Lines of data
>>>>
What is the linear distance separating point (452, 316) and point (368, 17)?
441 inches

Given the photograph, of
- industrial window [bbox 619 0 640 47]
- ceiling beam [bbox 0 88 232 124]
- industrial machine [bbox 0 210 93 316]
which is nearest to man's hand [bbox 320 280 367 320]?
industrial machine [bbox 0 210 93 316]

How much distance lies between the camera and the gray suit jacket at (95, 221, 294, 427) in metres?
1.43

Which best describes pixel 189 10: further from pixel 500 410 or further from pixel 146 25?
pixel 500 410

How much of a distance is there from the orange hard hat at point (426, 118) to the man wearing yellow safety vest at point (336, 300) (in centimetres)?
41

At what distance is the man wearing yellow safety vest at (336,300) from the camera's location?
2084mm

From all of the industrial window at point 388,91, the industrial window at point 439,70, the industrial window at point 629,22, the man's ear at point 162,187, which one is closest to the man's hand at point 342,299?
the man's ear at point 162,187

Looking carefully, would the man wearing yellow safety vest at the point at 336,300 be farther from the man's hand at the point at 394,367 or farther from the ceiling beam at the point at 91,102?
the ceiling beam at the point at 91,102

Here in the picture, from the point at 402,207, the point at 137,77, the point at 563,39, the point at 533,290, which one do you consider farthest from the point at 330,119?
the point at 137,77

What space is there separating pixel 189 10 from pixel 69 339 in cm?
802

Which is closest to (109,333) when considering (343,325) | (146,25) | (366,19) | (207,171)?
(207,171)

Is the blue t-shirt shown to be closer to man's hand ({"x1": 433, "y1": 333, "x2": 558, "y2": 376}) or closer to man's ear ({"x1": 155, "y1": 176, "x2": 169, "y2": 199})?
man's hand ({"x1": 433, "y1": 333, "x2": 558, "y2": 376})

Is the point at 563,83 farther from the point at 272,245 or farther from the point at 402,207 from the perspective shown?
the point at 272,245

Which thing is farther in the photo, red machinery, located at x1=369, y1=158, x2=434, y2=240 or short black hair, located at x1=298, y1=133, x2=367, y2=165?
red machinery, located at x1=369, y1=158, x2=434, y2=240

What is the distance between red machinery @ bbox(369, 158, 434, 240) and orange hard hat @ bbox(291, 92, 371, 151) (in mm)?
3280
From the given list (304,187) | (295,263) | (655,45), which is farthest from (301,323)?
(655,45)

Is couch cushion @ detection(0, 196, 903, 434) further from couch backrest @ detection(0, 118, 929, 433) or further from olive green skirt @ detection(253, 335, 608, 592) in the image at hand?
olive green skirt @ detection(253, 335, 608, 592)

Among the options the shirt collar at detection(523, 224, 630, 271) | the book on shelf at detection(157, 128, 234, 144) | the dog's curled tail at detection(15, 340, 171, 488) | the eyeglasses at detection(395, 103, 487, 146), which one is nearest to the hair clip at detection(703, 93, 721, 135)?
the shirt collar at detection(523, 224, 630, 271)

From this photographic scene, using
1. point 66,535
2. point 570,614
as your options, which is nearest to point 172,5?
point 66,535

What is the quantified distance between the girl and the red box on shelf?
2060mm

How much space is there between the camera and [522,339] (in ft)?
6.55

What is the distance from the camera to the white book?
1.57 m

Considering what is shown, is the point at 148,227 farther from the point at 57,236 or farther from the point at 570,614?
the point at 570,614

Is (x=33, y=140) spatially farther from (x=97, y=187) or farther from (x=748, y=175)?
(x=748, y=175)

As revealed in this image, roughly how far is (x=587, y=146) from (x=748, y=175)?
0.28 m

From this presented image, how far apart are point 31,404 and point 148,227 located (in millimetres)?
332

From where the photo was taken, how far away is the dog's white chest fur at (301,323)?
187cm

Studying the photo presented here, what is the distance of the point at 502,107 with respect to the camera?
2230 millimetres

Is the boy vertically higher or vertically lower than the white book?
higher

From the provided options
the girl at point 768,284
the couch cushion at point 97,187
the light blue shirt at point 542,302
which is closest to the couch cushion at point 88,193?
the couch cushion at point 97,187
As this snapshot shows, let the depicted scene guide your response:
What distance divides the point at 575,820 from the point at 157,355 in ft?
<<<<
→ Objective
Reproduce all of the records above with "orange hard hat" switched to "white hard hat" and everything else kept the same.

→ Task result
What is the linear distance separating point (452, 316) and point (368, 17)?
441 inches

Given the photograph, of
- industrial window [bbox 619 0 640 47]
- ceiling beam [bbox 0 88 232 124]
- industrial machine [bbox 0 210 93 316]
which is nearest to man's hand [bbox 320 280 367 320]?
industrial machine [bbox 0 210 93 316]

How much distance lies between the camera and the gray suit jacket at (95, 221, 294, 427) in metres?
1.43

Which best describes pixel 189 10: further from pixel 500 410 or further from pixel 146 25?
pixel 500 410

How much of a distance is there from the white hard hat at point (426, 118) to the man wearing yellow safety vest at point (336, 300) (in centimetres)?
41

At what distance is the man wearing yellow safety vest at (336,300) from the camera's location?
2084mm

From all of the industrial window at point 388,91, the industrial window at point 439,70, the industrial window at point 629,22, the man's ear at point 162,187, which one is closest to the man's hand at point 342,299?
the man's ear at point 162,187

Looking carefully, would the man wearing yellow safety vest at the point at 336,300 be farther from the man's hand at the point at 394,367 or farther from the ceiling beam at the point at 91,102?
the ceiling beam at the point at 91,102

Here in the picture, from the point at 402,207, the point at 137,77, the point at 563,39, the point at 533,290, which one do you consider farthest from the point at 330,119?
the point at 137,77

What space is there separating pixel 189 10 from pixel 69 339 in cm?
802

Which is closest to (109,333) when considering (343,325) | (146,25) | (366,19) | (207,171)?
(207,171)

Is the blue t-shirt shown to be closer to man's hand ({"x1": 433, "y1": 333, "x2": 558, "y2": 376}) or closer to man's ear ({"x1": 155, "y1": 176, "x2": 169, "y2": 199})?
man's hand ({"x1": 433, "y1": 333, "x2": 558, "y2": 376})

Is the point at 563,83 farther from the point at 272,245 or farther from the point at 402,207 from the perspective shown?
the point at 272,245

Which thing is farther in the photo, red machinery, located at x1=369, y1=158, x2=434, y2=240 or short black hair, located at x1=298, y1=133, x2=367, y2=165?
red machinery, located at x1=369, y1=158, x2=434, y2=240

What is the distance between red machinery @ bbox(369, 158, 434, 240) and white hard hat @ bbox(291, 92, 371, 151) (in mm)?
3280
From the given list (304,187) | (295,263) | (655,45), which is farthest from (301,323)?
(655,45)

Is couch cushion @ detection(0, 196, 903, 434) further from couch backrest @ detection(0, 118, 929, 433) or further from olive green skirt @ detection(253, 335, 608, 592) in the image at hand?
olive green skirt @ detection(253, 335, 608, 592)

Among the options the shirt collar at detection(523, 224, 630, 271) | the book on shelf at detection(157, 128, 234, 144) | the dog's curled tail at detection(15, 340, 171, 488) | the eyeglasses at detection(395, 103, 487, 146), which one is nearest to the hair clip at detection(703, 93, 721, 135)?
the shirt collar at detection(523, 224, 630, 271)

From this photographic scene, using
1. point 66,535
2. point 570,614
as your options, which is nearest to point 172,5?
point 66,535

What is the quantified distance between the girl and the red box on shelf?
2060mm

How much space is there between the camera and [522,339] (in ft)?
6.55

What is the distance from the camera to the white book?
1.57 m

Considering what is shown, is the point at 148,227 farther from the point at 57,236 or farther from the point at 570,614?
the point at 570,614

Is (x=33, y=140) spatially farther from (x=97, y=187) or farther from (x=748, y=175)?
(x=748, y=175)

As revealed in this image, roughly how far is (x=587, y=146) from (x=748, y=175)?
0.28 m

From this presented image, how far apart are point 31,404 and point 148,227 located (in millimetres)?
332

From where the photo was taken, how far away is the dog's white chest fur at (301,323)?
187cm

Studying the photo presented here, what is the distance of the point at 502,107 with respect to the camera?
2230 millimetres

Is the boy vertically higher or vertically lower than the white book?
higher

From the provided options
the girl at point 768,284
the couch cushion at point 97,187
the light blue shirt at point 542,302
which is closest to the couch cushion at point 88,193?
the couch cushion at point 97,187
As this snapshot shows, let the depicted scene guide your response:
What distance divides the point at 575,820 from the point at 157,355 in ft?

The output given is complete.